(Given exercise A):
Return the stretch of the post below from "Consider not so" through "hope and pleasure.", copied word for word.
(Given exercise B):
Answer each question from the post below:
(i) Where was the writer sitting this morning?
(ii) In what year was the opening week at the Tron in Glasgow?
(iii) What did the play imagine Jesus coming back to earth as?
(Given exercise C):
For each statement, say yes or no depending on whether it agrees with the post below, and quote the words of the post that decide it:
(i) The writer says that bashing one's head against a brick wall knocks the wall down.
(ii) The writer finds it easy to promote the things shared here.
(iii) The writer calls transition a process of self discovery that will never end.

No more sad songs....
It’s always easier, I guess, to get angry at other people or institutions when things go wrong.
Easier than to take action oneself.
I know I have every reason to be angry at the failure of arts funding in this country of mine. A failure that has stunted my theatre career and now brought it to a halt.
My career, and the career of countless other artists in this country which, we were hoping, could and should be doing better.
But I can’t stay angry for ever.
And bashing my head against a brick wall doesn’t knock the wall down.
It just makes my skull bleed.
I have to take stock.
Consider not so much: What is to be done ?
So much as: What can I do?
What have I to give the world and how can I make the most of it?
“It seems to me”, a wise friend writes, “you are in that chaordic place between the old and the new.
A place where you to find both the right tension between chaos and order
And also the grace and patience to simply allow things to emerge…”
And maybe it’s not just me. Maybe we’re all in that place…
A couple of weeks ago when I was feeling discouraged I saw myself as a day labourer turning up for work in the market place.
Turning up with empty hands and no idea where I might be going.
But still, even not knowing, it was important to show up.
Now I’d say I feel a bit more positive about myself.
Still in the marketplace: but with a well appointed stall. With things to sell:
With much to offer to give hope and pleasure.
It’s strange that after all these years, and all that I’ve achieved, I still find it hard to take full ownership of and pride in what I’ve done and find ways to promote it.
For instance: it gives me such hope and meaning and pleasure to share things here…
But I totally shrink from the equally necessary job of finding ways to promote them.
I can’t help thinking it’s something to do with what happened to me as a child:
the experience of discovering that the boy who I saw in the mirror wasn’t really me.
And wasn’t really me in ways I couldn’t even begin to understand
But which I knew utterly frightened me.
And then, when I got a bit older and discovered it was connected with wanting to wear girls’ clothes and play with girls’ toys and then, later still, was connected with the utter joy I felt performing…
…the fear deepened and became totally bound up with self disgust and the deepest shame.
It was like missing a foundation stone, I think as I look back,
And somehow I still marvel, as I did this morning,
Sitting on my windowsill in the sunshine watching the world go by,
Watching men passing who knew they were men, and had no problem with that,
And women passing who knew they were women, and had no problem with that,
And wondering: what does that feel like?
Knowing, as I do, that I am still utterly engaged with what people call ‘transition’
And which is actually a process of self discovery that will never come to an end.
And that both a strength and a weakness.
“We all have a light inside us”, says Queen Jesus,
“And sometimes it’s the very thing we’ve been taught to be most ashamed of”.
And I was, for sure, most thoroughly ashamed of my Queen Jesus after that first hate besieged opening week in the Tron in Glasgow way back in 2009.
Especially because members of the fledgling trans community of the time sided with those who condemned me and said that my putting on a play that imagined Jesus coming back to earth as a trans woman had done nothing but deepen people’s hatred of us.

(Data extract):
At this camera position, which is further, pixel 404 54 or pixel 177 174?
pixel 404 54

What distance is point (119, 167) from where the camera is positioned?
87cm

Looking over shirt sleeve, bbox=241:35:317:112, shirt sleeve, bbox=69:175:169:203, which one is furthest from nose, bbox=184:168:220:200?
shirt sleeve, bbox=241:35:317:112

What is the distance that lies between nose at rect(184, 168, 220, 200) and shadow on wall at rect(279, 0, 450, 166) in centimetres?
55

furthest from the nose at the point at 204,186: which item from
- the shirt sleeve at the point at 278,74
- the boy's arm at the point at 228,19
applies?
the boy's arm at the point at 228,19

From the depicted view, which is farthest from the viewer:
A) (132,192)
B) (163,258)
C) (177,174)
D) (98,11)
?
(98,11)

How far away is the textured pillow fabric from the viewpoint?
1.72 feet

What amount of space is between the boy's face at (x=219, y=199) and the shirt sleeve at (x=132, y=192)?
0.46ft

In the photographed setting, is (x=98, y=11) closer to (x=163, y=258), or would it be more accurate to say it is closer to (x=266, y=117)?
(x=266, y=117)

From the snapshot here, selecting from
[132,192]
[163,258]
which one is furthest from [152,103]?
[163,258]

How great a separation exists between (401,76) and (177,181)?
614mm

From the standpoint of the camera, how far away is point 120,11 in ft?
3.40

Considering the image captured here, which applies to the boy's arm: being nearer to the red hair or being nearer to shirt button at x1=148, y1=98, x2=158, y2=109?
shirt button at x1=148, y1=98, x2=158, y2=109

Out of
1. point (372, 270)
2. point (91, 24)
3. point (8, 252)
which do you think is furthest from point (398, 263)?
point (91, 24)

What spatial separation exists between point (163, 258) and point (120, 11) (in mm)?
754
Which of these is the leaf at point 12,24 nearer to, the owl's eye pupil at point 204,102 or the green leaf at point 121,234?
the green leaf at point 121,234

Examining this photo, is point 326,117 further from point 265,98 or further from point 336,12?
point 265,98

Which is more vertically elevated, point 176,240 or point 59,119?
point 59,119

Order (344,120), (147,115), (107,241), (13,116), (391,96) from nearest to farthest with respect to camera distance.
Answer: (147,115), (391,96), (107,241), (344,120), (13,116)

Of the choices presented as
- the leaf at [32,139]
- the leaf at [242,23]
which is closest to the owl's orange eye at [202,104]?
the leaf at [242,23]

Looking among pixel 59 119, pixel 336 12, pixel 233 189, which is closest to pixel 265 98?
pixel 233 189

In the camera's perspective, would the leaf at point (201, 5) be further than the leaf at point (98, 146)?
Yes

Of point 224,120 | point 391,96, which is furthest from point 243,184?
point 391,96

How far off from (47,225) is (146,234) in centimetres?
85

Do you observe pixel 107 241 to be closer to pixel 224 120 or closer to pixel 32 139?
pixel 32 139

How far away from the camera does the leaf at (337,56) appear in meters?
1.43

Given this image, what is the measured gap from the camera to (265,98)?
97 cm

(Final answer A):
Consider not so much: What is to be done ?
So much as: What can I do?
What have I to give the world and how can I make the most of it?
“It seems to me”, a wise friend writes, “you are in that chaordic place between the old and the new.
A place where you to find both the right tension between chaos and order
And also the grace and patience to simply allow things to emerge…”
And maybe it’s not just me. Maybe we’re all in that place…
A couple of weeks ago when I was feeling discouraged I saw myself as a day labourer turning up for work in the market place.
Turning up with empty hands and no idea where I might be going.
But still, even not knowing, it was important to show up.
Now I’d say I feel a bit more positive about myself.
Still in the marketplace: but with a well appointed stall. With things to sell:
With much to offer to give hope and pleasure.

(Final answer B):
(i) On a windowsill in the sunshine, watching the world go by.
(ii) 2009.
(iii) A trans woman.

(Final answer C):
(i) No: "bashing my head against a brick wall doesn’t knock the wall down."
(ii) No: "But I totally shrink from the equally necessary job of finding ways to promote them."
(iii) Yes: "a process of self discovery that will never come to an end."